**TO BE DONE**.
Starting at the line that contains "Between [442,648] and" and ending after the line that contains "the navy softball pants, the", write these lines again with "catcher's mitt" swapped for "catcher's glove". Keep everything else the same.

[Stored records]
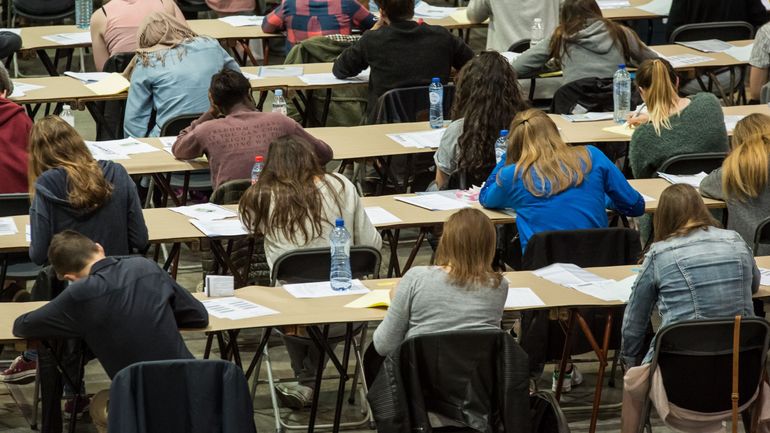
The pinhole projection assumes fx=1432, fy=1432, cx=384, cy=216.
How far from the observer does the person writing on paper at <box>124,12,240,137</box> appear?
8031 mm

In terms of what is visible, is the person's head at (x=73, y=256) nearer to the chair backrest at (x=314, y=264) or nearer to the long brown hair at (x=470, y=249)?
the chair backrest at (x=314, y=264)

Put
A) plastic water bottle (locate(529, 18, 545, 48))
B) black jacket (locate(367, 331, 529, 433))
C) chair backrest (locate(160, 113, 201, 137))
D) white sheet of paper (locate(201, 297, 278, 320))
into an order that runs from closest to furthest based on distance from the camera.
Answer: black jacket (locate(367, 331, 529, 433)) → white sheet of paper (locate(201, 297, 278, 320)) → chair backrest (locate(160, 113, 201, 137)) → plastic water bottle (locate(529, 18, 545, 48))

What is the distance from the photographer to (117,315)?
16.1 ft

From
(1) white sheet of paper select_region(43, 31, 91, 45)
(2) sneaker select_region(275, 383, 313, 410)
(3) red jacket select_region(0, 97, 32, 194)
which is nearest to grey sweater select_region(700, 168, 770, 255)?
(2) sneaker select_region(275, 383, 313, 410)

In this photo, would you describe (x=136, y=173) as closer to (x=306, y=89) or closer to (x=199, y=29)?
(x=306, y=89)

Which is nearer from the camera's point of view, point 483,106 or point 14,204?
point 14,204

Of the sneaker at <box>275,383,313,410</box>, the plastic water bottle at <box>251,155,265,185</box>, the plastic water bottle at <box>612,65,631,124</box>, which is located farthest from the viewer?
the plastic water bottle at <box>612,65,631,124</box>

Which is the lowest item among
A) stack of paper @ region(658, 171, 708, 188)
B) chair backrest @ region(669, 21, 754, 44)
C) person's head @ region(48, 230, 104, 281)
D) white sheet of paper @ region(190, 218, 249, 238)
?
white sheet of paper @ region(190, 218, 249, 238)

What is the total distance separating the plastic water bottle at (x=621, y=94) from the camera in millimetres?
7875

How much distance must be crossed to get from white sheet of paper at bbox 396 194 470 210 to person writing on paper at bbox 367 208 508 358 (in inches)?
64.4

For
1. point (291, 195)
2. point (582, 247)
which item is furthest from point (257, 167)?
point (582, 247)

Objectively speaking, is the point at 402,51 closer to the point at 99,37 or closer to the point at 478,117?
the point at 478,117

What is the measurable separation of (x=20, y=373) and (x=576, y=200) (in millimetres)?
2533

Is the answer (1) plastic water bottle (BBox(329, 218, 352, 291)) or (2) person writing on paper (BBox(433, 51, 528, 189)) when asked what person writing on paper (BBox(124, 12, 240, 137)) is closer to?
Result: (2) person writing on paper (BBox(433, 51, 528, 189))
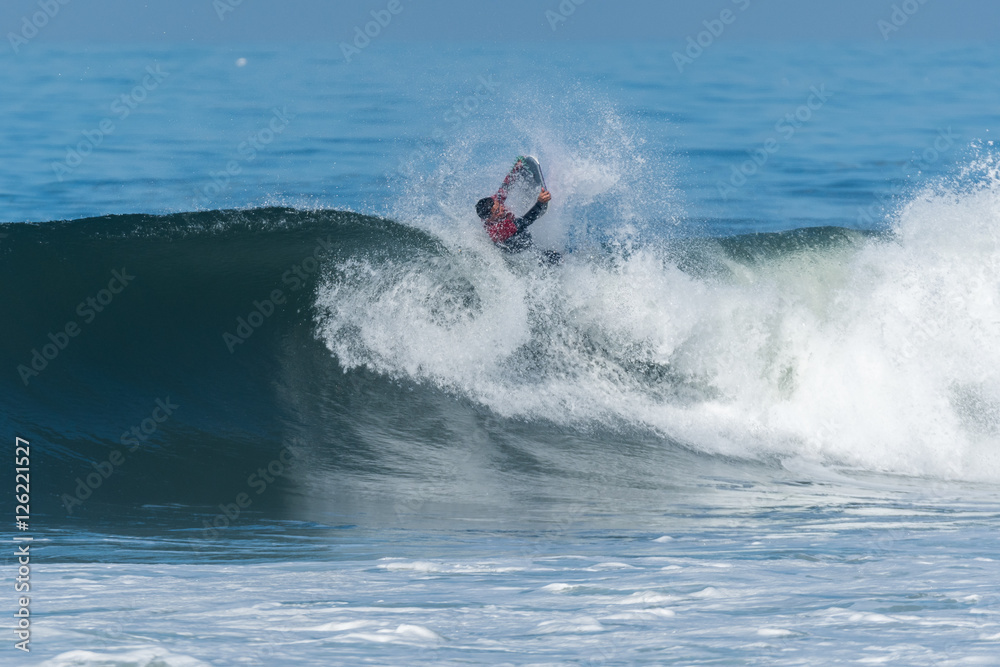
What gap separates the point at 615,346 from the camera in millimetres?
9352

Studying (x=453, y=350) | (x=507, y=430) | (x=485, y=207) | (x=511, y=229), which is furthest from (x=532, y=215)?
(x=507, y=430)

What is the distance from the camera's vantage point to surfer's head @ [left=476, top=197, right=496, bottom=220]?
9.80m

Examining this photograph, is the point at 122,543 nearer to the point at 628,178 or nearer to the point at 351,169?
the point at 628,178

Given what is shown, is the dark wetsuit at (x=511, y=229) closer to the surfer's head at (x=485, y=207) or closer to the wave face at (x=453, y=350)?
the surfer's head at (x=485, y=207)

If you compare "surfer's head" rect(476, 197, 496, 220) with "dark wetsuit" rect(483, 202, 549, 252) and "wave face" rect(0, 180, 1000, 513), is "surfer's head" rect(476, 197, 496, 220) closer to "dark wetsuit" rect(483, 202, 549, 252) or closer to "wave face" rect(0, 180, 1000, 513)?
"dark wetsuit" rect(483, 202, 549, 252)

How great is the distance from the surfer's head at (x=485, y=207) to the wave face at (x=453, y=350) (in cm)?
35

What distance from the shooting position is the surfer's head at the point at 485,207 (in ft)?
32.1

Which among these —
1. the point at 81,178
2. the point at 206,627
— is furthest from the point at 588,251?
the point at 81,178

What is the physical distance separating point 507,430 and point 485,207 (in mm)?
2621

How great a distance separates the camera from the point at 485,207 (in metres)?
9.82

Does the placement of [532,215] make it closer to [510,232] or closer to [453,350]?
[510,232]

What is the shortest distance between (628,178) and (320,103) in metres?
20.2

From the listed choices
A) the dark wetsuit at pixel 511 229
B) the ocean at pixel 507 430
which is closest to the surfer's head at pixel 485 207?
the dark wetsuit at pixel 511 229

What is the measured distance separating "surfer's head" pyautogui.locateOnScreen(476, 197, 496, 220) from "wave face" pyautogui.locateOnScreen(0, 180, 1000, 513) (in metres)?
0.35
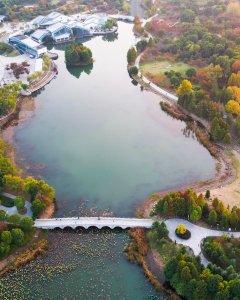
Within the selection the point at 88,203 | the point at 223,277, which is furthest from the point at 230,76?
the point at 223,277

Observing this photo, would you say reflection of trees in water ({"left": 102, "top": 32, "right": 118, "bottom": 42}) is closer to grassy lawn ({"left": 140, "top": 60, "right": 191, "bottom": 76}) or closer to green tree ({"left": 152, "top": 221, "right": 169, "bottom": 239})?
grassy lawn ({"left": 140, "top": 60, "right": 191, "bottom": 76})

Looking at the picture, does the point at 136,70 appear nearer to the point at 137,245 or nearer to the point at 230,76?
the point at 230,76

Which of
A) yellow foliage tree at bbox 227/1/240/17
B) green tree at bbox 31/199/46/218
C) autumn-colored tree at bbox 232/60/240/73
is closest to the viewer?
green tree at bbox 31/199/46/218

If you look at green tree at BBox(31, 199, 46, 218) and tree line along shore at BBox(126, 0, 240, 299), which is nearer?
tree line along shore at BBox(126, 0, 240, 299)

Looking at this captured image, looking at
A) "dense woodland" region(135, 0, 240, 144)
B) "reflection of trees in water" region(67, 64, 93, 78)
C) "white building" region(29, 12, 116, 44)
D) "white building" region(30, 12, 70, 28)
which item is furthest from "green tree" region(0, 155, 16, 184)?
"white building" region(30, 12, 70, 28)

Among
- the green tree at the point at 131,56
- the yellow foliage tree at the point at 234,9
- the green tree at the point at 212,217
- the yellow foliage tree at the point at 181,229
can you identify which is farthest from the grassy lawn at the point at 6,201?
the yellow foliage tree at the point at 234,9

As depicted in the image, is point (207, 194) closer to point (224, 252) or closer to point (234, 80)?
point (224, 252)
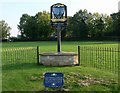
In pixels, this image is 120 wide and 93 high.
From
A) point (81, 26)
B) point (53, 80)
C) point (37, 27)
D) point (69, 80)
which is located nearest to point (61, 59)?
point (69, 80)

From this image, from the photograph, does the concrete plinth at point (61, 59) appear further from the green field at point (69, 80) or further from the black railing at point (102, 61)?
the green field at point (69, 80)

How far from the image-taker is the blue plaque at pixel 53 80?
29.4 feet

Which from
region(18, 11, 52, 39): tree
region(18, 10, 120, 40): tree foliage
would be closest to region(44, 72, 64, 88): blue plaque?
region(18, 10, 120, 40): tree foliage

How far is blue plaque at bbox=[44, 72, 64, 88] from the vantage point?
29.4 feet

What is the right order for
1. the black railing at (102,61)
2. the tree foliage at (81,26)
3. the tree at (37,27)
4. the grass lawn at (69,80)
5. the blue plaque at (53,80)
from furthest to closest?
the tree at (37,27) → the tree foliage at (81,26) → the black railing at (102,61) → the grass lawn at (69,80) → the blue plaque at (53,80)

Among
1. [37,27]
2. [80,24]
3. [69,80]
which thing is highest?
[80,24]

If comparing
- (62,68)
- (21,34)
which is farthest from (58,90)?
(21,34)

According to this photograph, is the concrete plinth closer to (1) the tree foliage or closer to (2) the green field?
(2) the green field

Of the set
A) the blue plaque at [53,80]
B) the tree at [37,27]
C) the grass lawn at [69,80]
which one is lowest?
the grass lawn at [69,80]

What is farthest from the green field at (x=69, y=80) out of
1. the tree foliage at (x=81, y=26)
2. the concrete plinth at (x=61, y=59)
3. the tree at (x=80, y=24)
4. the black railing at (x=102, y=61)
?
the tree at (x=80, y=24)

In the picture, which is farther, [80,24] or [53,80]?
[80,24]

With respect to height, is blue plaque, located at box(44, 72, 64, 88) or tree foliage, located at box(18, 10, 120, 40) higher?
tree foliage, located at box(18, 10, 120, 40)

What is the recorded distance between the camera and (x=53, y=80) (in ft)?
29.6

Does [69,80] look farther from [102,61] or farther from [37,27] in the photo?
[37,27]
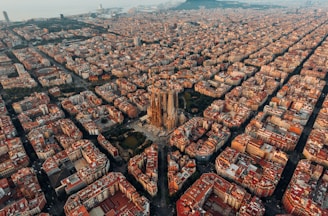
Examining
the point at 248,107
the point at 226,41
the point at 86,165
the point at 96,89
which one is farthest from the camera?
the point at 226,41

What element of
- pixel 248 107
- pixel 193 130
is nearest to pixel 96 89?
pixel 193 130

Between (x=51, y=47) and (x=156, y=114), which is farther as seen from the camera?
(x=51, y=47)

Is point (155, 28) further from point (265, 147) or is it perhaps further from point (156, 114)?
point (265, 147)

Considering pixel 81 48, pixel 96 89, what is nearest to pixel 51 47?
pixel 81 48

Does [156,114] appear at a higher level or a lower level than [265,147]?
higher

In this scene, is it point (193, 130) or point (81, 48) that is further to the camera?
point (81, 48)

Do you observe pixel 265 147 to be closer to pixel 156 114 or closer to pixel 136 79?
pixel 156 114

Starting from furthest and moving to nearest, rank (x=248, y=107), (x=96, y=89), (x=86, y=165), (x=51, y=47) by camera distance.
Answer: (x=51, y=47)
(x=96, y=89)
(x=248, y=107)
(x=86, y=165)

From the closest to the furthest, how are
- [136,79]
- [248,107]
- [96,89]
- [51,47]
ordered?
[248,107], [96,89], [136,79], [51,47]

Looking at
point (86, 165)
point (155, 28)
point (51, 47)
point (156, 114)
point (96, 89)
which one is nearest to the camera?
point (86, 165)
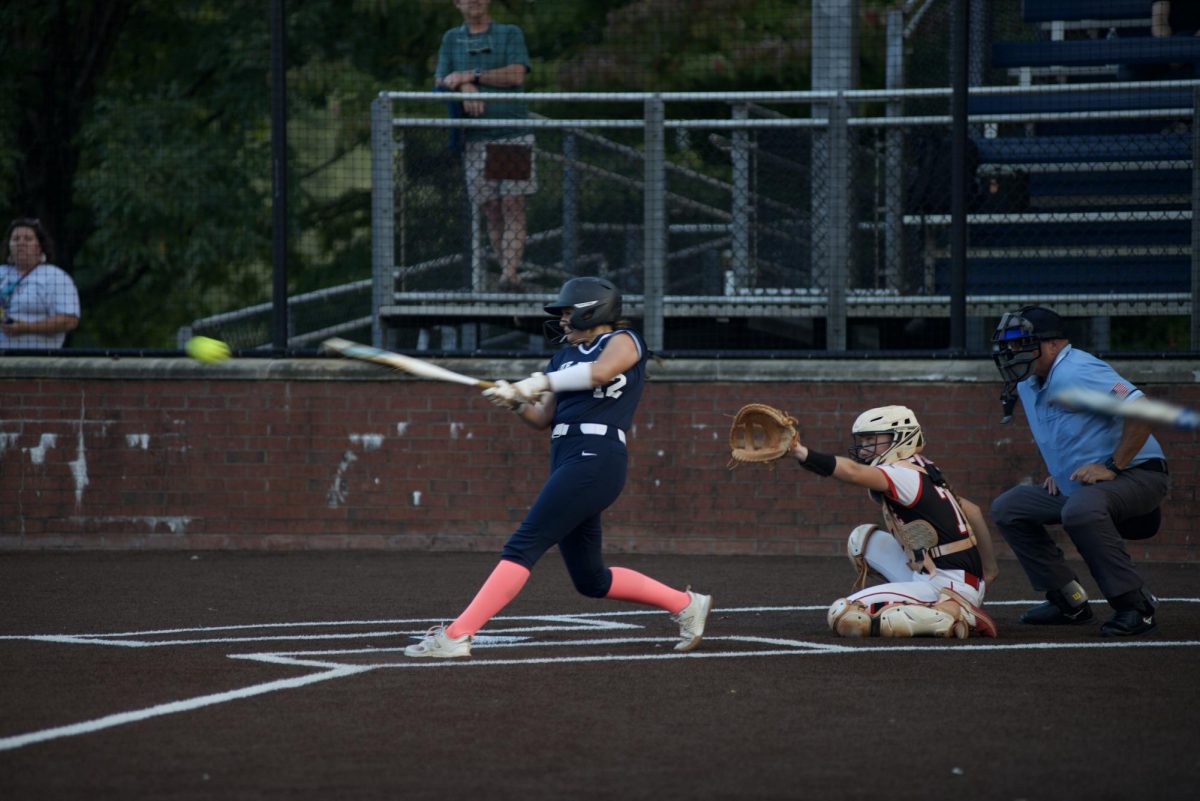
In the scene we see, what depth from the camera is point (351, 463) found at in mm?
12930

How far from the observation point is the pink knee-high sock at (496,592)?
25.1 feet

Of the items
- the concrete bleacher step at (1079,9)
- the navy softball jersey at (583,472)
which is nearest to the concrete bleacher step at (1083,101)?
the concrete bleacher step at (1079,9)

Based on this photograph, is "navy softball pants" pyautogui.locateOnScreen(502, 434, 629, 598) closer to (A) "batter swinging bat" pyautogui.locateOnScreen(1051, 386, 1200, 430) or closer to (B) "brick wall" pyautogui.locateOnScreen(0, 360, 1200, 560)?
(A) "batter swinging bat" pyautogui.locateOnScreen(1051, 386, 1200, 430)

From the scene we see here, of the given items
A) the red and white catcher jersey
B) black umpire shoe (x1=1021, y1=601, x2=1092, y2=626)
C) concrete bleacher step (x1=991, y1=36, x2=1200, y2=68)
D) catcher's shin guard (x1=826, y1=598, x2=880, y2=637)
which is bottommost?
black umpire shoe (x1=1021, y1=601, x2=1092, y2=626)

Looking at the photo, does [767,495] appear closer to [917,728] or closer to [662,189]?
[662,189]

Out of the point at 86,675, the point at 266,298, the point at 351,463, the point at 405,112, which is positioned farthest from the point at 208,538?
the point at 86,675

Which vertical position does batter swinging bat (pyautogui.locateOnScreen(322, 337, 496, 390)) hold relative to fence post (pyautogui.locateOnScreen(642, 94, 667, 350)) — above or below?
below

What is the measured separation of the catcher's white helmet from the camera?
8.66 metres

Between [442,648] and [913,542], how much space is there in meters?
2.47

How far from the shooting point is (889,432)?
28.4 feet

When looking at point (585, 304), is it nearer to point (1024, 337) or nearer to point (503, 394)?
point (503, 394)

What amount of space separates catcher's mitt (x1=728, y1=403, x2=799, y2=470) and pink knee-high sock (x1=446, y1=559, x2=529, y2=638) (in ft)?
4.03

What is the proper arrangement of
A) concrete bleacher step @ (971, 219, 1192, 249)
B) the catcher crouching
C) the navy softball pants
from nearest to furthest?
the navy softball pants, the catcher crouching, concrete bleacher step @ (971, 219, 1192, 249)

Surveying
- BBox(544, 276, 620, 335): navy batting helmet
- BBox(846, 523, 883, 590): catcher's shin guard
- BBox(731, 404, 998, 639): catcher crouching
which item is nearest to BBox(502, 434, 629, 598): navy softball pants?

**EXPECTED ANSWER**.
Between [442,648] and [913,542], how much space is there in meters?
2.47

How far from the shooting point is (889,432)?
28.4 feet

When looking at point (585, 304), is it nearer to point (1024, 337) or nearer to point (503, 394)?
point (503, 394)

What amount of space separates catcher's glove (x1=728, y1=403, x2=799, y2=470) and pink knee-high sock (x1=446, y1=559, x2=529, y2=638) (in ft)?
4.03

What is the proper arrangement of
A) concrete bleacher step @ (971, 219, 1192, 249)
B) the catcher crouching
C) the navy softball pants
from nearest to furthest?
the navy softball pants, the catcher crouching, concrete bleacher step @ (971, 219, 1192, 249)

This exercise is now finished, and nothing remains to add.